Biological in-gel digestion replicates were analyzed independently as follows. One third of the MLCID sample of all the fractions, were injected onto an Agilent LC-MS system comprised of a 1200 LC system coupled to a 6520 Q-TOF via an HPLC Chip Cube interface. The only exception to this process was made for the first low molecular weight fraction, which consisted primarily of hemoglobin, and only 1/50th of this fraction was injected. The sample was trapped and analyzed using an Agilent Polaris-HR-Chip-3C18 chip (360 nL, 180 Å C18 trap with a 75 μm i.d., 150 mm length, 180 Å C18 analytical column). Peptides were loaded onto the enrichment column automatically by autosampler using 97% solvent A (0.1% formic acid in water) and 3% solvent B (0.1% formic acid in 90% acetonitrile) at a flow rate of 2 μl/min. Elution of peptides from the analytical column was performed using a gradient starting at 97% A at 300 nL/min. The mobile phase was 3–10% B for 4 min, 10–35% B for 56 min, 35–99% for 2 min, and maintained at 99% B for 6 min, followed by re-equilibration of the column with 3% B for 10 min. Data dependent (autoMS2) mode was used for MS acquisition by Agilent 6520 Q-TOF at 2 GHz. Precursor MS spectra were acquired from m/z 315 to 1700 and the top 4 peaks were selected for MS/MS analysis. Product scans were acquired from m/z 50 to 1700 at a scan rate of 1.5/second. A medium isolation width (∼4 amu) was used, and a collision energy of slope 3.9 V/100 Da with a 2.9 V offset was applied for fragmentation. A dynamic exclusion list was applied, with precursors excluded of 0.50 min after two MS/MS spectrum was acquired.
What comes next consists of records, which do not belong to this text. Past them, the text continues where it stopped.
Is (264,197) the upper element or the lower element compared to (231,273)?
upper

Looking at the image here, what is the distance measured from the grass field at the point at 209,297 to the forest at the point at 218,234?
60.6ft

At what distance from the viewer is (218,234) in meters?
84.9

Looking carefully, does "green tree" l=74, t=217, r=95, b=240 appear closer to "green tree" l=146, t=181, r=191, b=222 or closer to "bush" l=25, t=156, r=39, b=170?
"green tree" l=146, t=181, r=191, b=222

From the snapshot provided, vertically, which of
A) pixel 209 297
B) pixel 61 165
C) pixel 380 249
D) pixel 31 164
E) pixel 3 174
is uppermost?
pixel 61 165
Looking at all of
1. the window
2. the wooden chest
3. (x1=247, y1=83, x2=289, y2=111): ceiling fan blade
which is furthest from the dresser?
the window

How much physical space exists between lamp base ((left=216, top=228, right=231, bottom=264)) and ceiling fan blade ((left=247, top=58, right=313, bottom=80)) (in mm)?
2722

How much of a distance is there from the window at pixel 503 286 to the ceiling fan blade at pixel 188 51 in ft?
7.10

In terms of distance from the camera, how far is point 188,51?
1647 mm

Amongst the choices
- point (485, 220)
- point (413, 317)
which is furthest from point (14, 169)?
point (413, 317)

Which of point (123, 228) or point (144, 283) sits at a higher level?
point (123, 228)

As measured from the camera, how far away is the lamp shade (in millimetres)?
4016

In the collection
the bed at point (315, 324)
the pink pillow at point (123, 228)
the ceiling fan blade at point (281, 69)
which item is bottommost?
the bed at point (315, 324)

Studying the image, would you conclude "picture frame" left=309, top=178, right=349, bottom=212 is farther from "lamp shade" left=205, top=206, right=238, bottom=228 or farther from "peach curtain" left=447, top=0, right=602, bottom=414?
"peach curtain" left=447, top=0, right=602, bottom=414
Mass Spectrometry Data Search and Analysis

Each sample was further fractionated into 14 membrane and 14 soluble fractions. Raw data from Dd2 sample runs (two biological replicates, 217,165 MS/MS total spectra) and NF54 GiRBC sample runs (three biological replicates, 497,006 MS/MS total spectra) was converted to mzXML format using Trapper (Institute for Systems Biology, Seattle, Washington). A merged search was performed on the mzXML data for each fraction using the PepArML metasearch engine (16), which automatically conducts target and decoy searches using the following: Mascot (17), OMSSA (18), and Tandem (19) with native, K-score (20) and S-score pluggable scoring modules (21), and Inspect (22) with MS-GF spectral probability scoring (23). The results were then combined using an unsupervised machine-learning strategy, and the peptide identification false discovery rates (FDR) were estimated using identifications from the reversed decoy searches (24).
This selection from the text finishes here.